What is most interesting is that all preceding sections require a showing of “intent” in one form or other. For example, Sections (a) and (b) use the word “intent”, while Sections (d) and (e) use the words “willful”, all clearly requiring that specific intent of the accused be shown. Section (c) uses the phrase “knowing or having reason to believe”, again, which connotes to me, at least, a requirement of intent based on prior knowledge.
Section (f) is the only one in the entire group of sections which uses the words “gross negligence”, which is as clear as evidence can be of an intent to write an entirely different standard into that particular section of the law.
Mr.
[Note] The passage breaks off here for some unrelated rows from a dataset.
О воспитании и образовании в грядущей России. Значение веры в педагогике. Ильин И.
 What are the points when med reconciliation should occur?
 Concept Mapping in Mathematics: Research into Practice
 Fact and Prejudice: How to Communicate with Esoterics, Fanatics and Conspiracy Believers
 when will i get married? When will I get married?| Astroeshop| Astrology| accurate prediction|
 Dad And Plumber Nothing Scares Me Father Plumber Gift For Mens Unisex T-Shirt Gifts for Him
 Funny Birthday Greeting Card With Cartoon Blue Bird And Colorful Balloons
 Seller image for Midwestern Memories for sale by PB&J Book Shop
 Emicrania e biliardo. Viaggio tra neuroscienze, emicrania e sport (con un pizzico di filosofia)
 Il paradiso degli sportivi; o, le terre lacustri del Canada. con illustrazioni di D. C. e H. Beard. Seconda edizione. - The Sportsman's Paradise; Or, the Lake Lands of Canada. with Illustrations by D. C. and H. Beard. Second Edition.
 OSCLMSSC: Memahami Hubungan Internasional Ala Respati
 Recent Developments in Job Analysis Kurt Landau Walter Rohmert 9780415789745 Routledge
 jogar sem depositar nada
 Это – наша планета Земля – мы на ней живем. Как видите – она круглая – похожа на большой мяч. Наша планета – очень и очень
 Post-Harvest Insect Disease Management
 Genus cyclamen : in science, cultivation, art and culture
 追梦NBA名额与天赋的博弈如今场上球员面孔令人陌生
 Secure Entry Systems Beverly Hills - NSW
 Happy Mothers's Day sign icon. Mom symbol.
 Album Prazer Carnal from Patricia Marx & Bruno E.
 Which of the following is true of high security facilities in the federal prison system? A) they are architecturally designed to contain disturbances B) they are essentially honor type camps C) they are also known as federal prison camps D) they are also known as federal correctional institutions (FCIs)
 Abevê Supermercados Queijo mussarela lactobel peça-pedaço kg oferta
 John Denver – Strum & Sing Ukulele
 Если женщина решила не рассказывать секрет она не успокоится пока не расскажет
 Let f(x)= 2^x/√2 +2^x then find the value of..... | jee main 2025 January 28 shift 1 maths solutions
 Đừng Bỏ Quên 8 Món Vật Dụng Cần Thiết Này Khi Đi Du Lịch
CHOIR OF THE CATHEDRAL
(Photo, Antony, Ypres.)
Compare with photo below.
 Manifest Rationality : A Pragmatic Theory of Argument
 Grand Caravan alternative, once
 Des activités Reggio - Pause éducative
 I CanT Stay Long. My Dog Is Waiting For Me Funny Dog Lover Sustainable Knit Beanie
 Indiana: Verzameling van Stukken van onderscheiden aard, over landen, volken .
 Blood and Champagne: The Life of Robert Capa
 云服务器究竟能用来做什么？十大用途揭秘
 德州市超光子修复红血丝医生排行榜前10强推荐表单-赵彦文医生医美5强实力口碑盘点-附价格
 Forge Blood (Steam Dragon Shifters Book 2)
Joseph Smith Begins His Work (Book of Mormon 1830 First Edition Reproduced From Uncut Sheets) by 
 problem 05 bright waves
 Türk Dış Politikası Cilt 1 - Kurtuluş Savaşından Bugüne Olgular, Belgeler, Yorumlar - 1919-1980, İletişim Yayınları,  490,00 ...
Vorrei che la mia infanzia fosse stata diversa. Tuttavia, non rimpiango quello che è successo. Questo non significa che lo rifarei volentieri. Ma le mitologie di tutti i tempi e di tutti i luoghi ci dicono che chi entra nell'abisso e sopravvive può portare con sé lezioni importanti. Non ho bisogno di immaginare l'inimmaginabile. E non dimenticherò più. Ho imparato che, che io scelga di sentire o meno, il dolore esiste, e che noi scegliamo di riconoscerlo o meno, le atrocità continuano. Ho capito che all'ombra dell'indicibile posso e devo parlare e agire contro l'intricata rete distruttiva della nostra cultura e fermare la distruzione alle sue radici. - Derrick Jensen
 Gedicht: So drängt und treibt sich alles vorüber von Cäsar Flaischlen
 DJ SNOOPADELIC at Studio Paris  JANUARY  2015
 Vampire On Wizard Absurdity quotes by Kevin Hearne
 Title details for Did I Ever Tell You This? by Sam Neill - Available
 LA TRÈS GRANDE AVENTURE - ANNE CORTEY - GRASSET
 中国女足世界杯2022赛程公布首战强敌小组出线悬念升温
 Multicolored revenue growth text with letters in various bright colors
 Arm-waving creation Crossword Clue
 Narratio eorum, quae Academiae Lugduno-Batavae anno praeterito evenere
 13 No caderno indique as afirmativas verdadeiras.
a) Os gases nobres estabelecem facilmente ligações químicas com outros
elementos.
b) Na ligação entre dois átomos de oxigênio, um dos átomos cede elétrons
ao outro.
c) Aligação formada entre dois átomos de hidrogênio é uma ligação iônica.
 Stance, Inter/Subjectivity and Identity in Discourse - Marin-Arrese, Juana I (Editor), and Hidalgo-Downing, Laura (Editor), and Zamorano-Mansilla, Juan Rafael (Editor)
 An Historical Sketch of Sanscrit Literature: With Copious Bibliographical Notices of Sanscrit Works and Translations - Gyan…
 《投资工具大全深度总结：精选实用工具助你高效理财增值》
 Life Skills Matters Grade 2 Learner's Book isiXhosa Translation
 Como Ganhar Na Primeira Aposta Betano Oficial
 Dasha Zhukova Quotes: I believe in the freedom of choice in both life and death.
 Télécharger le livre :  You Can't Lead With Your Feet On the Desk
Comey has enjoyed the reputation of being an outstanding lawyer and prosecutor before he became Director of the FBI. That he could stand there today and make the statements he made, directly in the teeth of the evidence he had just outlined, is almost embarrassingly corrupt and his (?) action today will leave a permanent stain on the Rule of Law in America and will soil its legitimacy for a very long time to come.
This is, to put it as mildly as I can without the use of much stronger language, a very sad day for America.